#### DATA ####

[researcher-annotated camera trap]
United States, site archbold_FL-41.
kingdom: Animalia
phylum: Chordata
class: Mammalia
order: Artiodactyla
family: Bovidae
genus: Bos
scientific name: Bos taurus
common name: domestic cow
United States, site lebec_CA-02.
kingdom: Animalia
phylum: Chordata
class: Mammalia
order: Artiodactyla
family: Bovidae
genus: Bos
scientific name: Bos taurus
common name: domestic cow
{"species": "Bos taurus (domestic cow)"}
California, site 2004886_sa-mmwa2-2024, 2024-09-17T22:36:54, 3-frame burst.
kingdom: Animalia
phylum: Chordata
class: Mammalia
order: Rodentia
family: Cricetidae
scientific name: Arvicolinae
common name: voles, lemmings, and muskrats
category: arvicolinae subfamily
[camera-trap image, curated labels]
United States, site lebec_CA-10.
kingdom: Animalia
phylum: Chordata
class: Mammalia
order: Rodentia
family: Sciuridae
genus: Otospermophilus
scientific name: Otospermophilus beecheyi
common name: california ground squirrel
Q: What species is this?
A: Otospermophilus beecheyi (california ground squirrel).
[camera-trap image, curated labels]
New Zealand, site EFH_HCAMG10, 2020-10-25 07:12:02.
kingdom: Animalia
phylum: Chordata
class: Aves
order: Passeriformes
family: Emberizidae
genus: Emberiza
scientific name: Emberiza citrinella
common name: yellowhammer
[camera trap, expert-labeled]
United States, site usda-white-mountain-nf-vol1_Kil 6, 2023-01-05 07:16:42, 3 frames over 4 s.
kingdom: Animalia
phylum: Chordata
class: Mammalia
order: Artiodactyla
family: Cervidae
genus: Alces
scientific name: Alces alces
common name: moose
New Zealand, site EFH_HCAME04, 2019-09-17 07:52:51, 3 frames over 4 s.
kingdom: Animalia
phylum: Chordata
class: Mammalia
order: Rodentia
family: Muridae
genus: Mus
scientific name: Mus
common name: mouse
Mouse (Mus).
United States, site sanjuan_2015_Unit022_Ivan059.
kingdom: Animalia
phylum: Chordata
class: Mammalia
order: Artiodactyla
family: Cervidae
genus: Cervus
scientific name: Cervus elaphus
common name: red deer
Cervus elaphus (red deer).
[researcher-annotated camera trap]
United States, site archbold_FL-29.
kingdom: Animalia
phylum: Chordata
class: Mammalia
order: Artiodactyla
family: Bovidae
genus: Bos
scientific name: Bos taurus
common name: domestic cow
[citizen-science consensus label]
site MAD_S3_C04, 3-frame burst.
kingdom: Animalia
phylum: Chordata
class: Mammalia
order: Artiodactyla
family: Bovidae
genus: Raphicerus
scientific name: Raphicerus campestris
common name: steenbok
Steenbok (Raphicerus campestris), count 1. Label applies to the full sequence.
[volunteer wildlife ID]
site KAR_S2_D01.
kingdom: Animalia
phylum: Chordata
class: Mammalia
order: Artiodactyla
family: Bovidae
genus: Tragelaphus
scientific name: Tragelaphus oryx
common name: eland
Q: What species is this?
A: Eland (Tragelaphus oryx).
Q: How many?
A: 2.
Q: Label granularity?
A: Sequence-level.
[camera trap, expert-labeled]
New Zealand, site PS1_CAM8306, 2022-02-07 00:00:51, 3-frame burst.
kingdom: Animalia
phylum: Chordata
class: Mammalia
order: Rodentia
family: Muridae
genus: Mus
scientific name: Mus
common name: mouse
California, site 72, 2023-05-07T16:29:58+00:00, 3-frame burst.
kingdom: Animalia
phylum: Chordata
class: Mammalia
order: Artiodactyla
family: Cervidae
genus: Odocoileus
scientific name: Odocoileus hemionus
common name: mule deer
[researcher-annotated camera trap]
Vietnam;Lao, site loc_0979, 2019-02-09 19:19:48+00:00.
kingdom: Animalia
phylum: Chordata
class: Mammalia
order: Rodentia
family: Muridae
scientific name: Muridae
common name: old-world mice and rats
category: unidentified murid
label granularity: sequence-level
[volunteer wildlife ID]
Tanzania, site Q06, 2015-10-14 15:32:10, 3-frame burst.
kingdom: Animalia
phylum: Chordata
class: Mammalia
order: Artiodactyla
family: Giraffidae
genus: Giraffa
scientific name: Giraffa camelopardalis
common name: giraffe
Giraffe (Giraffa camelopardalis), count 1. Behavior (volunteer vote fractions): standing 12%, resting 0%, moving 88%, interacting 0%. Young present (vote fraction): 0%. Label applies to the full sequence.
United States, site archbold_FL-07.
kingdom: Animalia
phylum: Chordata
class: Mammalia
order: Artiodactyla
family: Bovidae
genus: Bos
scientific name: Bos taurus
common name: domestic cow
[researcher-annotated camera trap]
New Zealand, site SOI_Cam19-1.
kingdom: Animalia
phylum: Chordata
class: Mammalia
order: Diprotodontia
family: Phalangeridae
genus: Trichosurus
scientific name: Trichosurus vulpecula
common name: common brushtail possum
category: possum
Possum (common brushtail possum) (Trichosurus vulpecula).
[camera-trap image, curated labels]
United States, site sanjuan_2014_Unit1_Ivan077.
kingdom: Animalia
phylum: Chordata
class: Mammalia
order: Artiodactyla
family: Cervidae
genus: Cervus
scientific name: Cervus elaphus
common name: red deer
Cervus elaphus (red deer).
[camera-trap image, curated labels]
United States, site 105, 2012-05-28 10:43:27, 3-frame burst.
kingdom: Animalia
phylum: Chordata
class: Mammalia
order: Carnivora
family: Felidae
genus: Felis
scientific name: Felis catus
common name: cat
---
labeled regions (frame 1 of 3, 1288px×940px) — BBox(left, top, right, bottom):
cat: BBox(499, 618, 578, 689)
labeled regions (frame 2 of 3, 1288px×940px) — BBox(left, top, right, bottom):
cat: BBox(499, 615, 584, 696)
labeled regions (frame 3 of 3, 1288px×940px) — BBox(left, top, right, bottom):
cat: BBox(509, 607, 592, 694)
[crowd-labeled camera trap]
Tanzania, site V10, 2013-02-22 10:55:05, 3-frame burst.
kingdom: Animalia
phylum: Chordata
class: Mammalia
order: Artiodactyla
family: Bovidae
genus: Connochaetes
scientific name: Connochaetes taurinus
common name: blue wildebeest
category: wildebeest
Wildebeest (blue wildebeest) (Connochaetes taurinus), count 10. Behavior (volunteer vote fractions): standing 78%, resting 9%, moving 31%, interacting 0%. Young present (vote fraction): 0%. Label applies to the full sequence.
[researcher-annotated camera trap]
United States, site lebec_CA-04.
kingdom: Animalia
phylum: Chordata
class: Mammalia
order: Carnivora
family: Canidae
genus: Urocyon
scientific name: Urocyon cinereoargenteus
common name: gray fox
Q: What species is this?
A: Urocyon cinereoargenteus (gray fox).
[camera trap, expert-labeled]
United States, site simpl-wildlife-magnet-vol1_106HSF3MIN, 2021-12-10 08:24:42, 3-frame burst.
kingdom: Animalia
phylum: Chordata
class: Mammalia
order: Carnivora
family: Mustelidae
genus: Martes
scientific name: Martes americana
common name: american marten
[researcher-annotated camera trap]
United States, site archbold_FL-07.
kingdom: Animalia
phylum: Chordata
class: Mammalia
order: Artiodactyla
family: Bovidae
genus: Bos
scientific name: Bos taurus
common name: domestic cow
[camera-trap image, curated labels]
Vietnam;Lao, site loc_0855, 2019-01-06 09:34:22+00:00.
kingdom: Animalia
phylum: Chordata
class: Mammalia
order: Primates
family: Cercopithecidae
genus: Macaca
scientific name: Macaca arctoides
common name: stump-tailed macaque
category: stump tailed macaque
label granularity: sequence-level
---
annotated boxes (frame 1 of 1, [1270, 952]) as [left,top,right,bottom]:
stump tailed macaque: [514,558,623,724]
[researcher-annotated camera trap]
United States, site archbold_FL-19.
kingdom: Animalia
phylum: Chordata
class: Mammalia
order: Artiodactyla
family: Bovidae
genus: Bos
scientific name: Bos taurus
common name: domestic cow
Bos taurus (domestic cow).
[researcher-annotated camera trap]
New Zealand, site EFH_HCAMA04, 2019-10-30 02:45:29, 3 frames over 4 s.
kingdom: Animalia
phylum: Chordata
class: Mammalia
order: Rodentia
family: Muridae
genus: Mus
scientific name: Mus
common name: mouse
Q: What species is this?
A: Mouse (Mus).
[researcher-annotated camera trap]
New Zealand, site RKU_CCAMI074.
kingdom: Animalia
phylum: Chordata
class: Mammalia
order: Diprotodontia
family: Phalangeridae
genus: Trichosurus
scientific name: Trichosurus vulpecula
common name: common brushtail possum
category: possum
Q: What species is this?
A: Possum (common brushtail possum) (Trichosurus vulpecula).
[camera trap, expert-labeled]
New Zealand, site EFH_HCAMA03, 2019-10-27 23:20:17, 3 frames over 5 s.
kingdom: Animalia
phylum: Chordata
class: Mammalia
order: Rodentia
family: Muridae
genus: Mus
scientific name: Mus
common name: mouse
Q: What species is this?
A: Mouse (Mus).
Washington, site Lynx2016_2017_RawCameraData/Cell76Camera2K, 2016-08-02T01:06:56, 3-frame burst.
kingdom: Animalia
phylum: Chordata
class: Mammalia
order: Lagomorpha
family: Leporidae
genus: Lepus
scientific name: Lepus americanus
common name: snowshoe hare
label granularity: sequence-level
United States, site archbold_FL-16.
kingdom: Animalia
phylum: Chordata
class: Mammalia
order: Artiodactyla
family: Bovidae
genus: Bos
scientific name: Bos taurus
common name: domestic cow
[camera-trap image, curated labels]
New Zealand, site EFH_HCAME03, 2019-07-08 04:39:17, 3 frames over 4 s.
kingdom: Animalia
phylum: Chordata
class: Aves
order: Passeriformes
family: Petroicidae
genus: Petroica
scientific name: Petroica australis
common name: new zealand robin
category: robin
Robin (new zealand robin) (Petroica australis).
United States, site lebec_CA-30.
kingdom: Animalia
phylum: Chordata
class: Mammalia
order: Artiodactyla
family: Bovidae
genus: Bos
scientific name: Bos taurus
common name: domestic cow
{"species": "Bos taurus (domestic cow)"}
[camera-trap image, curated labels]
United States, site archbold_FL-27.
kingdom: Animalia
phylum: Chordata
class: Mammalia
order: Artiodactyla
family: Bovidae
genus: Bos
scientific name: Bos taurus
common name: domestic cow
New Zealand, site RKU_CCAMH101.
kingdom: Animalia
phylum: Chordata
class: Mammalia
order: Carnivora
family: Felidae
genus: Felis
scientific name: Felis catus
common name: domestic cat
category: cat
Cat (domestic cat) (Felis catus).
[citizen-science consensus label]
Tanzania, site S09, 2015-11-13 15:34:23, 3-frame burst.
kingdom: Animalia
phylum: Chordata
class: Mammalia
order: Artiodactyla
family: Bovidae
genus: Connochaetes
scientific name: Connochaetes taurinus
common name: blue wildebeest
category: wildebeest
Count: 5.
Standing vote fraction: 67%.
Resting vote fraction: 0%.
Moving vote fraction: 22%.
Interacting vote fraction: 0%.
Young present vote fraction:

####

● **AIM OF THE TASK**:
Include the first line, the line containing "scientific name: Otospermophilus beecheyi", and every line between them, copied exactly from the material above; output no other line.

● **SOLUTION BELOW**:
[researcher-annotated camera trap]
United States, site archbold_FL-41.
kingdom: Animalia
phylum: Chordata
class: Mammalia
order: Artiodactyla
family: Bovidae
genus: Bos
scientific name: Bos taurus
common name: domestic cow
United States, site lebec_CA-02.
kingdom: Animalia
phylum: Chordata
class: Mammalia
order: Artiodactyla
family: Bovidae
genus: Bos
scientific name: Bos taurus
common name: domestic cow
{"species": "Bos taurus (domestic cow)"}
California, site 2004886_sa-mmwa2-2024, 2024-09-17T22:36:54, 3-frame burst.
kingdom: Animalia
phylum: Chordata
class: Mammalia
order: Rodentia
family: Cricetidae
scientific name: Arvicolinae
common name: voles, lemmings, and muskrats
category: arvicolinae subfamily
[camera-trap image, curated labels]
United States, site lebec_CA-10.
kingdom: Animalia
phylum: Chordata
class: Mammalia
order: Rodentia
family: Sciuridae
genus: Otospermophilus
scientific name: Otospermophilus beecheyi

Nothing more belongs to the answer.